Surface plasmon resonance spectroscopy
Dissociation constants were measured with a Biacore 3000 instrument (Biacore) according to the manufacturer’s instructions. Anti-FLAG M2 antibody (∼7000 RU) was immobilized on a CM5 sensor chip (Biacore) by amine coupling. FLAG peptide and other synthetic peptides (Qiagen) were dissolved in HBS-EP buffer (Biacore), diluted to various concentrations (0.625–200 µM) and used as analytes. Data were analyzed with the ‘affinity analysis’ model in the BIAevaluation software (Biacore).
RESULTS AND DISCUSSION
Establishment of a DNA display system
Formation of DNA–peptide conjugates is an essential step in DNA display (Fig. 1). In our previous study, these conjugates were formed very inefficiently. Only 1% of input DNA associated with peptides (15). This was probably due to low yields of streptavidin-fused peptides relative to the input biotinylated DNA in an E.coli S30 in vitro transcription/translation system. In the present study, we improved the efficiency by using a wheat germ in vitro transcription/translation system. DNA–peptide conjugates were formed with an efficiency of >95% (Fig. 2).
Figure 1.
Schematic representation of the DNA display selection procedure. (1) A DNA library encoding streptavidin-fused peptides is labeled with biotin and compartmentalized in water-in-oil emulsions containing an in vitro transcription/translation system. (2) In each compartment, streptavidin-fused peptides are synthesized and attached to the template DNA via biotin labels. (3) DNA–peptide conjugates are recovered from the emulsion and (4) subjected to affinity selection on an immobilized bait. (5) After washing and elution, the DNA portion of the bound molecules is amplified by PCR. (6) DNA is subjected to the next round of selection or (7) identified by sequencing.
Figure 2.
Formation of DNA–peptide conjugates. In vitro transcription/translation was performed with 10 nM DNA labeled with biotin and fluorescein in the presence (+) or absence (–) of 0.1 mM free biotin competitor. Each product was resolved in an 8% SDS–PAGE gel and analyzed with fluorescein (left) or by western blotting using an anti-T7·tag (right). DNA–peptide conjugates had lower mobilities than free DNA or protein. Multiple bands of conjugates originate from binding of different numbers of DNA molecules to a tetramerized streptavidin-fused peptide in non-emulsified reactions.

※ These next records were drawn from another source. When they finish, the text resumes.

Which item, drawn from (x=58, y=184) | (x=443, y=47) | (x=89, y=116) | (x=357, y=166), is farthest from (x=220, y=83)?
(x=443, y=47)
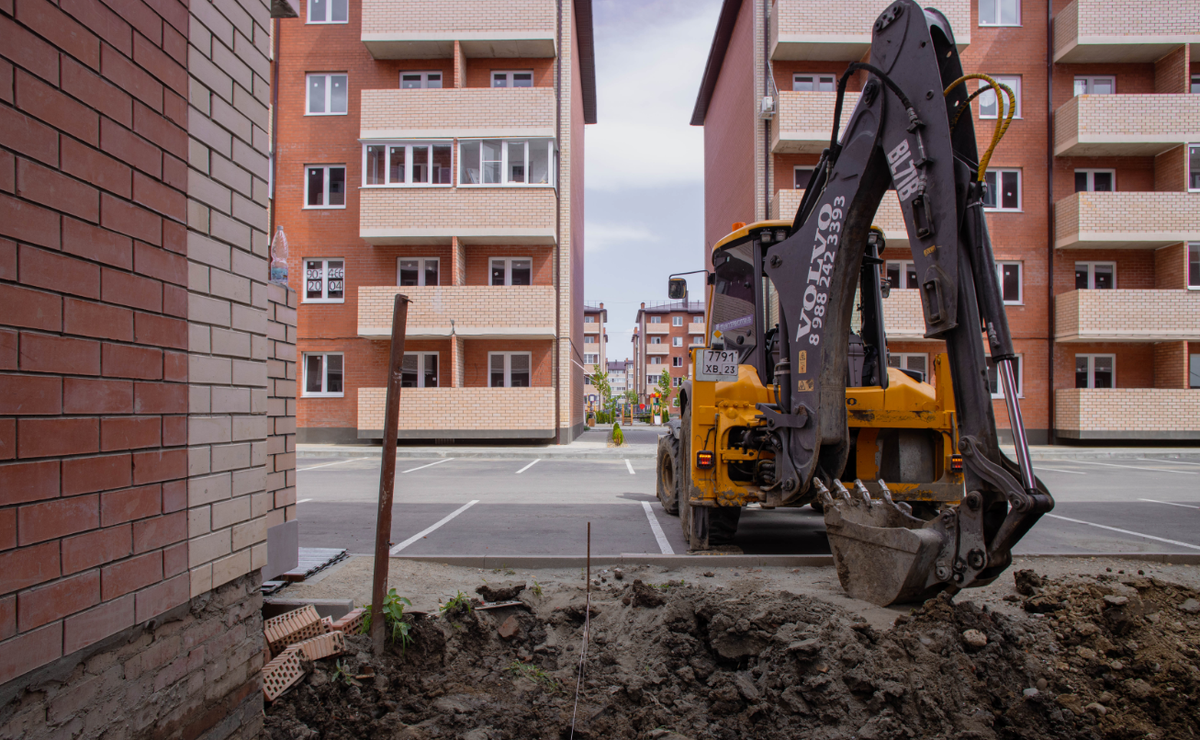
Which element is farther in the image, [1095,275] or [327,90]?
[327,90]

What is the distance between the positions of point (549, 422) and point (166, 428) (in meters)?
17.4

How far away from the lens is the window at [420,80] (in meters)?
21.7

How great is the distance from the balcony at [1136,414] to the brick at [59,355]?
81.2ft

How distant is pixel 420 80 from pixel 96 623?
22924 millimetres

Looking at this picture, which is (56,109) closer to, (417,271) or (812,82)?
(417,271)

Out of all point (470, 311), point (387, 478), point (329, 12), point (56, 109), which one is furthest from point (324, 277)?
point (56, 109)

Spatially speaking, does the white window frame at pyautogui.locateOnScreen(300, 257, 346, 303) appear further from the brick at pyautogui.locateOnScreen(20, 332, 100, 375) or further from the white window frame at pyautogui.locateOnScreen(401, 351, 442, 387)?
the brick at pyautogui.locateOnScreen(20, 332, 100, 375)

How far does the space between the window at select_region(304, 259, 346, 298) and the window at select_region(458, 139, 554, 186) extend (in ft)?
17.0

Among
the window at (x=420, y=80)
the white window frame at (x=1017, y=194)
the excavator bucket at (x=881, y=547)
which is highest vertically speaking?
the window at (x=420, y=80)

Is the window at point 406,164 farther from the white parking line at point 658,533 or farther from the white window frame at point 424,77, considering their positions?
the white parking line at point 658,533

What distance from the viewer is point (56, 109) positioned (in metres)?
1.93

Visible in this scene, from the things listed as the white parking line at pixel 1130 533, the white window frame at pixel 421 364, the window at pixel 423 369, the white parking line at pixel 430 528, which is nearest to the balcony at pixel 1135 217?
the white parking line at pixel 1130 533

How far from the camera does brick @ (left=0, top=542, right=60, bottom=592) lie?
1737 millimetres

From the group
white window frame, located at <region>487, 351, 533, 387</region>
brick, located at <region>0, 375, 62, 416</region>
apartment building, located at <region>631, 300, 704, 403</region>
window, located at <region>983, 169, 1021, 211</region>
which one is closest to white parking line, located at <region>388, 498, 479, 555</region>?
brick, located at <region>0, 375, 62, 416</region>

The previous system was further improved in two respects. First, biotin molecules were added at both 5′-ends of each DNA fragment to display multiple peptides per DNA molecule. As streptavidin forms a tetramer, a mono-biotinylated DNA binds to a tetrameric streptavidin-fused protein. Thus four copies of peptides are displayed (Fig. 1). Having biotin on both ends of the DNA means that eight copies of peptide can be displayed per DNA molecule. Increased avidity of the di-biotinylated DNA significantly improved both the adsorption of DNA–peptide conjugates by a target protein and the enrichment of the desired genes compared to mono-biotinylated DNA (data not shown). Second, a synthetic streptavidin gene with a reduced GC content (from 68 to 54%) was designed and used to improve the efficiency and specificity of the PCR amplification step. Other genetically engineered streptavidin variants (19,20) may also be advantageous in our system.
In vitro selection of a DNA-displayed random peptide library
To test whether the improved DNA display system was effective in screening peptide ligands, the anti-FLAG M2 antibody was used as bait for selection. The FLAG peptide is a widely used fusion tag specifically designed to facilitate rapid purification of proteins by immunoaffinity chromatography (21). Its usefulness has been shown in many fields, such as a large-scale protein–protein interaction analysis of the yeast proteome (22). The M2 antibody has been used as bait for a phage-displayed library containing ∼106 random decapeptides (23).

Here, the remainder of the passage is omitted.